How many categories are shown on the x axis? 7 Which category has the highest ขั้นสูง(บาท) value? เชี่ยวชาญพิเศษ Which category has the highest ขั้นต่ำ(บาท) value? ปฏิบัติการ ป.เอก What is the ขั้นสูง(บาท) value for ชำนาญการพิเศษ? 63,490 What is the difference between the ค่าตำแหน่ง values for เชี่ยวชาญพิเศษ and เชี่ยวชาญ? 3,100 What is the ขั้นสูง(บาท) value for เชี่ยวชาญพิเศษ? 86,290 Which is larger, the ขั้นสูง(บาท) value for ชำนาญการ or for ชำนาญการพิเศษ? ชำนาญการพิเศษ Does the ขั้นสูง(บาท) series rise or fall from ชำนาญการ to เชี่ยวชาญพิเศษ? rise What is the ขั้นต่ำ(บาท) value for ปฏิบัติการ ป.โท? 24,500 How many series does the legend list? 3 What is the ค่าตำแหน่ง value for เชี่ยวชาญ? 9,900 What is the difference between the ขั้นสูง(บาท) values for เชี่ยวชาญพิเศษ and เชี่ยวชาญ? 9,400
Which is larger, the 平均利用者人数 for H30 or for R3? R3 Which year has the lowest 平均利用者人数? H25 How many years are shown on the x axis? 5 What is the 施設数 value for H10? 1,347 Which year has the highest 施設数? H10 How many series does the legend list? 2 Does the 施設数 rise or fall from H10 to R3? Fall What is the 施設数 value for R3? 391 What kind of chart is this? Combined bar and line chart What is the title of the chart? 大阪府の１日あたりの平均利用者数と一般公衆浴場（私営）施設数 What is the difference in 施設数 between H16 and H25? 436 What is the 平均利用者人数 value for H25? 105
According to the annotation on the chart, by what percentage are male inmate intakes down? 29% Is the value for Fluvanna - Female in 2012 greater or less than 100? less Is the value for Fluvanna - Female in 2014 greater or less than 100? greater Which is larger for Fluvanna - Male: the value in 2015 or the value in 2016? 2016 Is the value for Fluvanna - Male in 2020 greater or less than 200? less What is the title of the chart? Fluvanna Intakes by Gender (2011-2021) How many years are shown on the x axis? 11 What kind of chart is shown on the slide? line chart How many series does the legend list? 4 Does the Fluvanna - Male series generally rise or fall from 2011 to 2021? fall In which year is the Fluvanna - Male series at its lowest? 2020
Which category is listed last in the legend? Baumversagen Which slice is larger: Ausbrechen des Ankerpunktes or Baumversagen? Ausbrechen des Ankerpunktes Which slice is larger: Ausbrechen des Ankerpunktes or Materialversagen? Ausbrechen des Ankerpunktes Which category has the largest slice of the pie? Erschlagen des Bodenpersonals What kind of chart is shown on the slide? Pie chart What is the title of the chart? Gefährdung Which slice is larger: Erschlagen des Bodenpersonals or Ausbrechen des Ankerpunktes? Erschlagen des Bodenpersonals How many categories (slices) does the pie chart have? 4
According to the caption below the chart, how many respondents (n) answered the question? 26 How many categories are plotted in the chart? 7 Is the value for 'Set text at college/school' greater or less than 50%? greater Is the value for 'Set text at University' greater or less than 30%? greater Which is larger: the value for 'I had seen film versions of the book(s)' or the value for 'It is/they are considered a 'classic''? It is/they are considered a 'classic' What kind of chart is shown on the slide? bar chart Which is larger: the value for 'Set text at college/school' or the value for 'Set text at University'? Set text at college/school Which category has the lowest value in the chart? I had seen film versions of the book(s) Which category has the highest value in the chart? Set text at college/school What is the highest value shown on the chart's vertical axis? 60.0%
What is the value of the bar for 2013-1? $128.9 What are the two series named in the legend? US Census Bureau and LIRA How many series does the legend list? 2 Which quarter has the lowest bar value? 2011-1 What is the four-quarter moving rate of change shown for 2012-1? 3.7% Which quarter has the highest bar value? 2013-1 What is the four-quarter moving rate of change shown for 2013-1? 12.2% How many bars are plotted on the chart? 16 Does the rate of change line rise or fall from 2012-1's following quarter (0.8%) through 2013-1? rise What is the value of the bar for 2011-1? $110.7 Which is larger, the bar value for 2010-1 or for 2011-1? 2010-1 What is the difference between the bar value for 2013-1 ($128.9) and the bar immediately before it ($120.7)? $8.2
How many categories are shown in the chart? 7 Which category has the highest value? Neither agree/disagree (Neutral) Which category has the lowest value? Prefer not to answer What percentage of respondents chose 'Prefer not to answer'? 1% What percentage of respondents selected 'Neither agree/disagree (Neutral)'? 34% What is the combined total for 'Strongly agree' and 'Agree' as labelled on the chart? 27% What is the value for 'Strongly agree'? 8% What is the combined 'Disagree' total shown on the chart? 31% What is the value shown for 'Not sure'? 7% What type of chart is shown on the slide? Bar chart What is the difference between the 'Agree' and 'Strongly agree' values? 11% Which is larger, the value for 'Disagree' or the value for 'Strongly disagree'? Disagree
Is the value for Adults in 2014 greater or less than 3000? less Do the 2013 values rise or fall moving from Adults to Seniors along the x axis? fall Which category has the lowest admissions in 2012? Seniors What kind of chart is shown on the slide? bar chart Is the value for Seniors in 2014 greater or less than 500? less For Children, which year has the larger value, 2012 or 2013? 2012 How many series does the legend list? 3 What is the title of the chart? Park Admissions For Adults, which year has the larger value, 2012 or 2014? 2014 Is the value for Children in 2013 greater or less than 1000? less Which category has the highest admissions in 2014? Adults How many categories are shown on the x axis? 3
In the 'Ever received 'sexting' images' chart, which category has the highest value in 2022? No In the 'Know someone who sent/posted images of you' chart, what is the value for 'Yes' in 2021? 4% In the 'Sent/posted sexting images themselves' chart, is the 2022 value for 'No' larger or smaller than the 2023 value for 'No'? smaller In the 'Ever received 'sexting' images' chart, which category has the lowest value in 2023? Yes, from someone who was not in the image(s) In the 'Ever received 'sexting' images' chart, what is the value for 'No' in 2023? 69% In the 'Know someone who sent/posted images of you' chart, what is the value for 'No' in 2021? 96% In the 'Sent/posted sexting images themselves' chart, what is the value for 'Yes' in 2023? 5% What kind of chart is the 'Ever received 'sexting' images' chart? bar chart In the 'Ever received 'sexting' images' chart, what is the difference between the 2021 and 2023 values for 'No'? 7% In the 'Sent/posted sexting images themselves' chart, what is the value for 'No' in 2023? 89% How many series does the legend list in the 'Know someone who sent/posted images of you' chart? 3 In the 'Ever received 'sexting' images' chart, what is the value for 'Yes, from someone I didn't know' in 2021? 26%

▶ [To do] Please put each line of the listing above into a JSON list of strings, one string per line, leaving out blank lines.

▶ [Response]
[
  "How many categories are shown on the x axis? 7 Which category has the highest ขั้นสูง(บาท) value? เชี่ยวชาญพิเศษ Which category has the highest ขั้นต่ำ(บาท) value? ปฏิบัติการ ป.เอก What is the ขั้นสูง(บาท) value for ชำนาญการพิเศษ? 63,490 What is the difference between the ค่าตำแหน่ง values for เชี่ยวชาญพิเศษ and เชี่ยวชาญ? 3,100 What is the ขั้นสูง(บาท) value for เชี่ยวชาญพิเศษ? 86,290 Which is larger, the ขั้นสูง(บาท) value for ชำนาญการ or for ชำนาญการพิเศษ? ชำนาญการพิเศษ Does the ขั้นสูง(บาท) series rise or fall from ชำนาญการ to เชี่ยวชาญพิเศษ? rise What is the ขั้นต่ำ(บาท) value for ปฏิบัติการ ป.โท? 24,500 How many series does the legend list? 3 What is the ค่าตำแหน่ง value for เชี่ยวชาญ? 9,900 What is the difference between the ขั้นสูง(บาท) values for เชี่ยวชาญพิเศษ and เชี่ยวชาญ? 9,400",
  "Which is larger, the 平均利用者人数 for H30 or for R3? R3 Which year has the lowest 平均利用者人数? H25 How many years are shown on the x axis? 5 What is the 施設数 value for H10? 1,347 Which year has the highest 施設数? H10 How many series does the legend list? 2 Does the 施設数 rise or fall from H10 to R3? Fall What is the 施設数 value for R3? 391 What kind of chart is this? Combined bar and line chart What is the title of the chart? 大阪府の１日あたりの平均利用者数と一般公衆浴場（私営）施設数 What is the difference in 施設数 between H16 and H25? 436 What is the 平均利用者人数 value for H25? 105",
  "According to the annotation on the chart, by what percentage are male inmate intakes down? 29% Is the value for Fluvanna - Female in 2012 greater or less than 100? less Is the value for Fluvanna - Female in 2014 greater or less than 100? greater Which is larger for Fluvanna - Male: the value in 2015 or the value in 2016? 2016 Is the value for Fluvanna - Male in 2020 greater or less than 200? less What is the title of the chart? Fluvanna Intakes by Gender (2011-2021) How many years are shown on the x axis? 11 What kind of chart is shown on the slide? line chart How many series does the legend list? 4 Does the Fluvanna - Male series generally rise or fall from 2011 to 2021? fall In which year is the Fluvanna - Male series at its lowest? 2020",
  "Which category is listed last in the legend? Baumversagen Which slice is larger: Ausbrechen des Ankerpunktes or Baumversagen? Ausbrechen des Ankerpunktes Which slice is larger: Ausbrechen des Ankerpunktes or Materialversagen? Ausbrechen des Ankerpunktes Which category has the largest slice of the pie? Erschlagen des Bodenpersonals What kind of chart is shown on the slide? Pie chart What is the title of the chart? Gefährdung Which slice is larger: Erschlagen des Bodenpersonals or Ausbrechen des Ankerpunktes? Erschlagen des Bodenpersonals How many categories (slices) does the pie chart have? 4",
  "According to the caption below the chart, how many respondents (n) answered the question? 26 How many categories are plotted in the chart? 7 Is the value for 'Set text at college/school' greater or less than 50%? greater Is the value for 'Set text at University' greater or less than 30%? greater Which is larger: the value for 'I had seen film versions of the book(s)' or the value for 'It is/they are considered a 'classic''? It is/they are considered a 'classic' What kind of chart is shown on the slide? bar chart Which is larger: the value for 'Set text at college/school' or the value for 'Set text at University'? Set text at college/school Which category has the lowest value in the chart? I had seen film versions of the book(s) Which category has the highest value in the chart? Set text at college/school What is the highest value shown on the chart's vertical axis? 60.0%",
  "What is the value of the bar for 2013-1? $128.9 What are the two series named in the legend? US Census Bureau and LIRA How many series does the legend list? 2 Which quarter has the lowest bar value? 2011-1 What is the four-quarter moving rate of change shown for 2012-1? 3.7% Which quarter has the highest bar value? 2013-1 What is the four-quarter moving rate of change shown for 2013-1? 12.2% How many bars are plotted on the chart? 16 Does the rate of change line rise or fall from 2012-1's following quarter (0.8%) through 2013-1? rise What is the value of the bar for 2011-1? $110.7 Which is larger, the bar value for 2010-1 or for 2011-1? 2010-1 What is the difference between the bar value for 2013-1 ($128.9) and the bar immediately before it ($120.7)? $8.2",
  "How many categories are shown in the chart? 7 Which category has the highest value? Neither agree/disagree (Neutral) Which category has the lowest value? Prefer not to answer What percentage of respondents chose 'Prefer not to answer'? 1% What percentage of respondents selected 'Neither agree/disagree (Neutral)'? 34% What is the combined total for 'Strongly agree' and 'Agree' as labelled on the chart? 27% What is the value for 'Strongly agree'? 8% What is the combined 'Disagree' total shown on the chart? 31% What is the value shown for 'Not sure'? 7% What type of chart is shown on the slide? Bar chart What is the difference between the 'Agree' and 'Strongly agree' values? 11% Which is larger, the value for 'Disagree' or the value for 'Strongly disagree'? Disagree",
  "Is the value for Adults in 2014 greater or less than 3000? less Do the 2013 values rise or fall moving from Adults to Seniors along the x axis? fall Which category has the lowest admissions in 2012? Seniors What kind of chart is shown on the slide? bar chart Is the value for Seniors in 2014 greater or less than 500? less For Children, which year has the larger value, 2012 or 2013? 2012 How many series does the legend list? 3 What is the title of the chart? Park Admissions For Adults, which year has the larger value, 2012 or 2014? 2014 Is the value for Children in 2013 greater or less than 1000? less Which category has the highest admissions in 2014? Adults How many categories are shown on the x axis? 3",
  "In the 'Ever received 'sexting' images' chart, which category has the highest value in 2022? No In the 'Know someone who sent/posted images of you' chart, what is the value for 'Yes' in 2021? 4% In the 'Sent/posted sexting images themselves' chart, is the 2022 value for 'No' larger or smaller than the 2023 value for 'No'? smaller In the 'Ever received 'sexting' images' chart, which category has the lowest value in 2023? Yes, from someone who was not in the image(s) In the 'Ever received 'sexting' images' chart, what is the value for 'No' in 2023? 69% In the 'Know someone who sent/posted images of you' chart, what is the value for 'No' in 2021? 96% In the 'Sent/posted sexting images themselves' chart, what is the value for 'Yes' in 2023? 5% What kind of chart is the 'Ever received 'sexting' images' chart? bar chart In the 'Ever received 'sexting' images' chart, what is the difference between the 2021 and 2023 values for 'No'? 7% In the 'Sent/posted sexting images themselves' chart, what is the value for 'No' in 2023? 89% How many series does the legend list in the 'Know someone who sent/posted images of you' chart? 3 In the 'Ever received 'sexting' images' chart, what is the value for 'Yes, from someone I didn't know' in 2021? 26%"
]